Tuesday, November 15, 2005

Have a story. No, wait. Have a point.

I buy the books. I scan the blogs. I even, upon Michael Eisner's advice, try to read the brogs. So I've learned that story-telling can be a powerful marketing tool and you can well imagine my excitement at finding a new brand of crackers with the name "Elsa's Story." From Godin's lips to marketers' ears!

Then I read the package:

"Elsa's Story sends you back to a time and place when you were young and carefree. It is about a memory, a hint of nostalgia, captured in the scents and tastes of warm cookies baking. Elsa's Kitchen was always open, her recipes remaining a well kept secret. Elsa's heritage is now relived through the goodness of quality ingredients and care that remind us of tastes long forgotten."

What is that?
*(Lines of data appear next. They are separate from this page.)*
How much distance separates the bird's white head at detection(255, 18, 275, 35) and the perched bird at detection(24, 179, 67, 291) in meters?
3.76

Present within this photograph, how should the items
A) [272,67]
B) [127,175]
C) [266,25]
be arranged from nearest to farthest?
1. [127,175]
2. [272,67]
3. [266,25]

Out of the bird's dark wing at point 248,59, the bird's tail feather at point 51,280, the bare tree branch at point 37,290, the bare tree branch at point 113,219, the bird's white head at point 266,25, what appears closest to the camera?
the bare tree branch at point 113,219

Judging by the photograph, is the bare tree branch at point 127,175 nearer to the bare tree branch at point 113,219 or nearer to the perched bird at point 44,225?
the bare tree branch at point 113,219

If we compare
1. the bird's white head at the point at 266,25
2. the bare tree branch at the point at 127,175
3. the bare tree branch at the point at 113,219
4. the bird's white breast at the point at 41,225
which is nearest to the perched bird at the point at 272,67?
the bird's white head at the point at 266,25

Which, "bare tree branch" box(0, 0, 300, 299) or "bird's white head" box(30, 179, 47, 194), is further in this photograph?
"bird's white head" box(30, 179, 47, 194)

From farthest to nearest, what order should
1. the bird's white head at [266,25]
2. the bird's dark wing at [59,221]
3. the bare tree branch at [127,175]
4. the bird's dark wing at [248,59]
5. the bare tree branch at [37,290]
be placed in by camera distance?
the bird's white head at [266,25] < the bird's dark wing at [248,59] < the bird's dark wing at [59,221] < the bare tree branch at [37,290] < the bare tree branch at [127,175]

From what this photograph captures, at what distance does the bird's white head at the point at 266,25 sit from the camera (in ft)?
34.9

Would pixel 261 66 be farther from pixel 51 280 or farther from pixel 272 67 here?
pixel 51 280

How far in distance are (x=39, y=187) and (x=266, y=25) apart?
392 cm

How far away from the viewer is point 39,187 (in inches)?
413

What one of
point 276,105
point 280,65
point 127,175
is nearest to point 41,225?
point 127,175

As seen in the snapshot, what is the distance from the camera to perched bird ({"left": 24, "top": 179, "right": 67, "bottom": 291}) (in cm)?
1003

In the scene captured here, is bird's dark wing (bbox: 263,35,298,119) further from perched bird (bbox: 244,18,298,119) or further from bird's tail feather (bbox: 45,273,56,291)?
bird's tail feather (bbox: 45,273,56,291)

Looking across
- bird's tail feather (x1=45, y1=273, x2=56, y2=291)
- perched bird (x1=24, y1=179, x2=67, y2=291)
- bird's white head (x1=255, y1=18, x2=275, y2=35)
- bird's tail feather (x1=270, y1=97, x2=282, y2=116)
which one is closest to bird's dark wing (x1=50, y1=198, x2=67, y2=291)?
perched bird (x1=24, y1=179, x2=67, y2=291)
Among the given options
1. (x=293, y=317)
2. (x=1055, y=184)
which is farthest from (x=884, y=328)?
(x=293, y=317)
Why does it sound like the notes for manufacturing a story and not a story itself? In fact, there is no story, only a description of what effect the story should have on us. Puzzling.

Unless.

Unless they're doing a bit. Yes, that's it. This is a send-up of advertising, right? A parody of everything overwrought and unauthentic, and a rebuke to ad people everywhere.
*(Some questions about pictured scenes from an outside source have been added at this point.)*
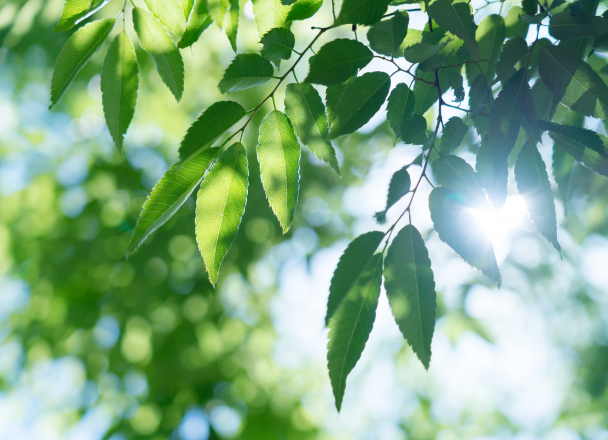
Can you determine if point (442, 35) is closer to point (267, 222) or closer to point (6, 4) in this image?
point (267, 222)

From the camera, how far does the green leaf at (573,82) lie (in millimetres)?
415

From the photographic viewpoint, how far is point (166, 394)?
2410 mm

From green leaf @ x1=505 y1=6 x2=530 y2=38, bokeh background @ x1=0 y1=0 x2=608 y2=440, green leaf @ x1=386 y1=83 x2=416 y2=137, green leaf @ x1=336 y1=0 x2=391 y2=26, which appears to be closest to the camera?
green leaf @ x1=336 y1=0 x2=391 y2=26

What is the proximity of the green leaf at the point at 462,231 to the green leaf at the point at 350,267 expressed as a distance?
0.07m

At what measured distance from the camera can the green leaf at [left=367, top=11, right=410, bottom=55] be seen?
0.40m

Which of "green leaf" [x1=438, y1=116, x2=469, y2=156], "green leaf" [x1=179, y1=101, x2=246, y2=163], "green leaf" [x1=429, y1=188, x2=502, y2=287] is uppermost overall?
"green leaf" [x1=179, y1=101, x2=246, y2=163]

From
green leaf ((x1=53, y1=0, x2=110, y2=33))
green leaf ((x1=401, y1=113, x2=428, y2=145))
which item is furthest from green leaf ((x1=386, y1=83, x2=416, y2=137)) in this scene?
green leaf ((x1=53, y1=0, x2=110, y2=33))

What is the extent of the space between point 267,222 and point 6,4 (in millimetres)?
2314

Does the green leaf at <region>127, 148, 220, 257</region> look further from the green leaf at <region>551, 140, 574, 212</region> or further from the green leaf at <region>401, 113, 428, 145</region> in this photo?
the green leaf at <region>551, 140, 574, 212</region>

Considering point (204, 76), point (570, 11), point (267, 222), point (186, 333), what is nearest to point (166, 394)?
point (186, 333)

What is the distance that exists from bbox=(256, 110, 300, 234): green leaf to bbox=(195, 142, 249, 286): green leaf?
0.03 meters

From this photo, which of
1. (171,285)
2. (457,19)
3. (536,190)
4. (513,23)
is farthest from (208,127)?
(171,285)

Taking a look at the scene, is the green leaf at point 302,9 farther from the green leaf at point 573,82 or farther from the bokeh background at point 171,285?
the bokeh background at point 171,285

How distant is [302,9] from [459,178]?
28cm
In which case, it might be genius.

2 comments:

Tony Daniel said...

Kind of lacking that beginning, middle and end thing, not to mention character, plot and setting. Ah, but I remember Elsa and her open kitchen. All the boys used to come around about midnight. Talk about your crackers.

Irene Done said...

Open kitchen, boys, midnight...now THAT'S a story. You have succeeded where others have so miserably failed.